• TASK REQUIREMENTS:
Recast the items from the line containing "1325 S Main" through the line containing "Lot 62 - A LARGE", both ends included, as a Markdown table with the columns Row and Caption, skipping blank lines. Leave the pictures out.

(INPUT DATA begins)

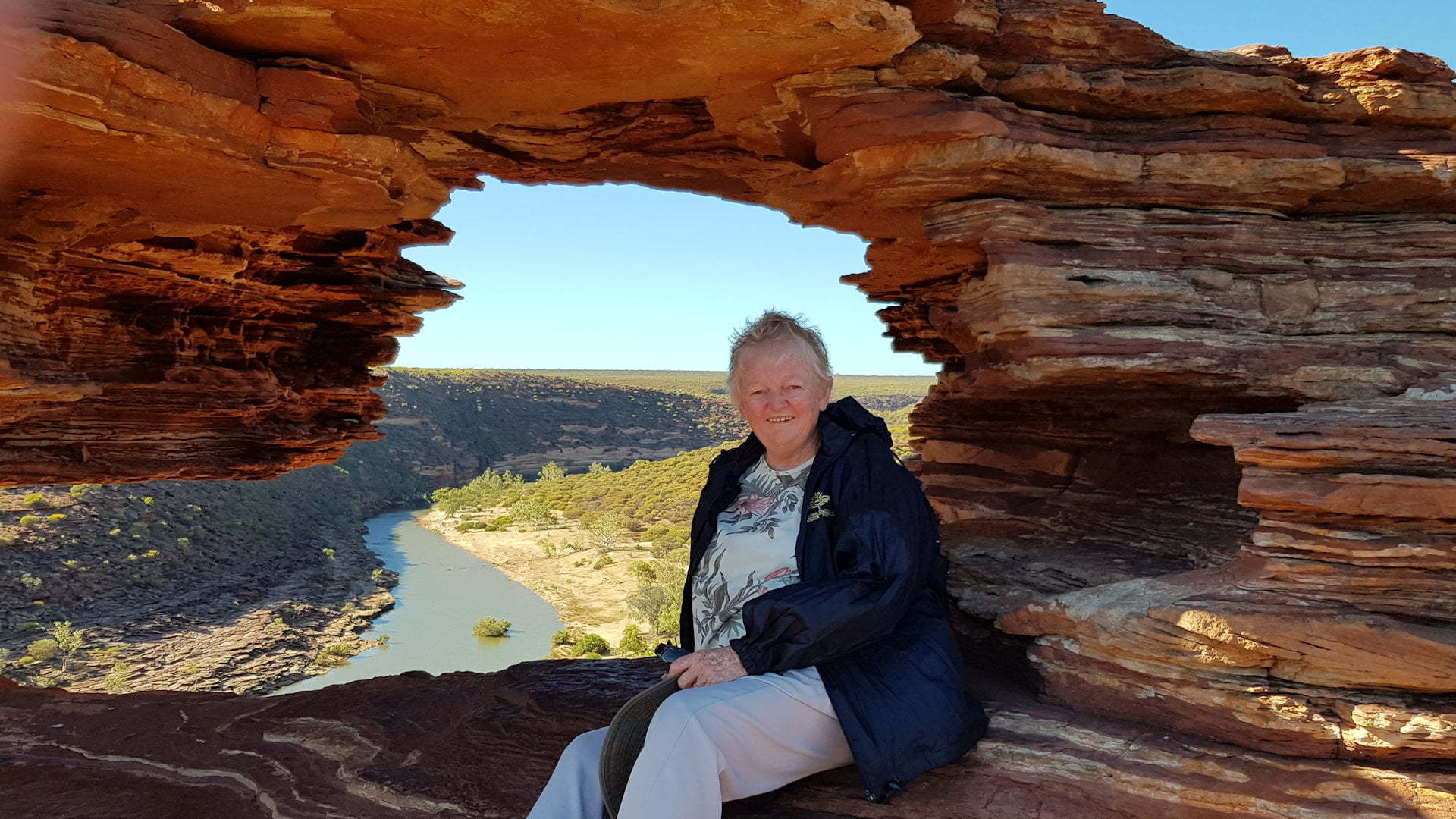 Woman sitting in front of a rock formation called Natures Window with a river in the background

(INPUT DATA ends)
(INPUT DATA begins)

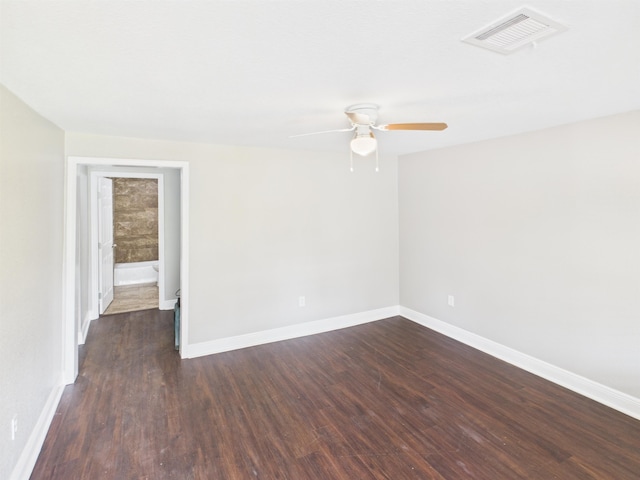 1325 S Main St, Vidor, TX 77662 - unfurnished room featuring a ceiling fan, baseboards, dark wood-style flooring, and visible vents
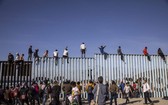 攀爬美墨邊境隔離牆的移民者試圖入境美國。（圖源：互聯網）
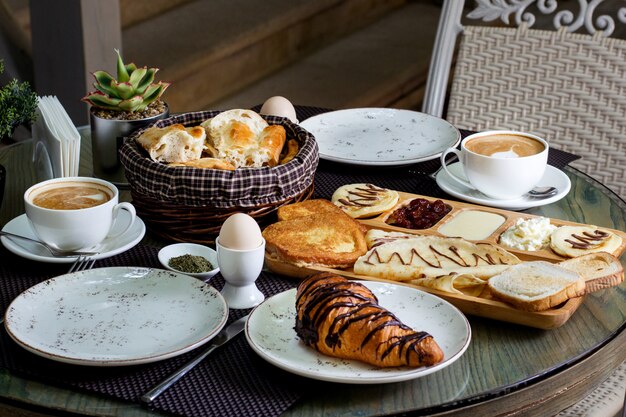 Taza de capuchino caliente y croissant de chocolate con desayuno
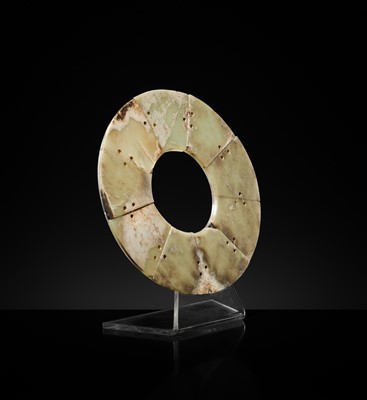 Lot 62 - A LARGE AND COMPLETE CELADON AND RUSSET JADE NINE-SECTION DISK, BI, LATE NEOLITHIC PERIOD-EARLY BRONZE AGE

(INPUT DATA ends)
(INPUT DATA begins)

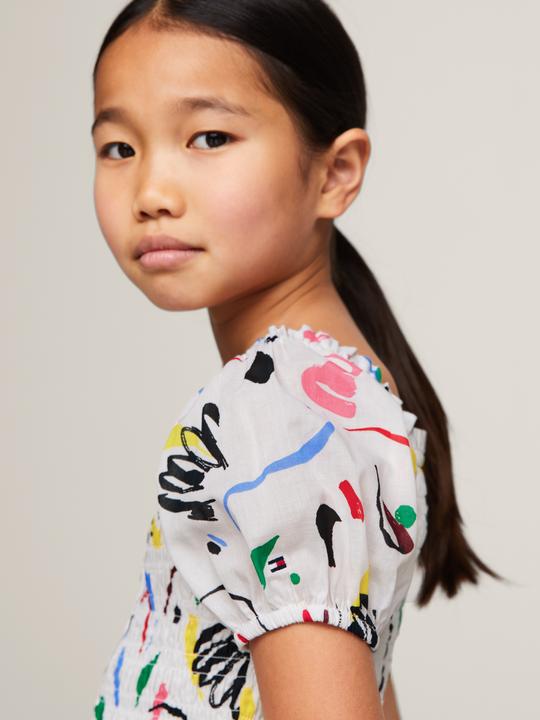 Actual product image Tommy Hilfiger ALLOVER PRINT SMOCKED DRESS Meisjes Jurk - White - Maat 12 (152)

(INPUT DATA ends)

• REPLY TO THE EXERCISE:
| Row | Caption |
|---|---|
| 1 |  1325 S Main St, Vidor, TX 77662 - unfurnished room featuring a ceiling fan, baseboards, dark wood-style flooring, and visible vents |
| 2 |  攀爬美墨邊境隔離牆的移民者試圖入境美國。（圖源：互聯網） |
| 3 |  Taza de capuchino caliente y croissant de chocolate con desayuno |
| 4 |  Lot 62 - A LARGE AND COMPLETE CELADON AND RUSSET JADE NINE-SECTION DISK, BI, LATE NEOLITHIC PERIOD-EARLY BRONZE AGE |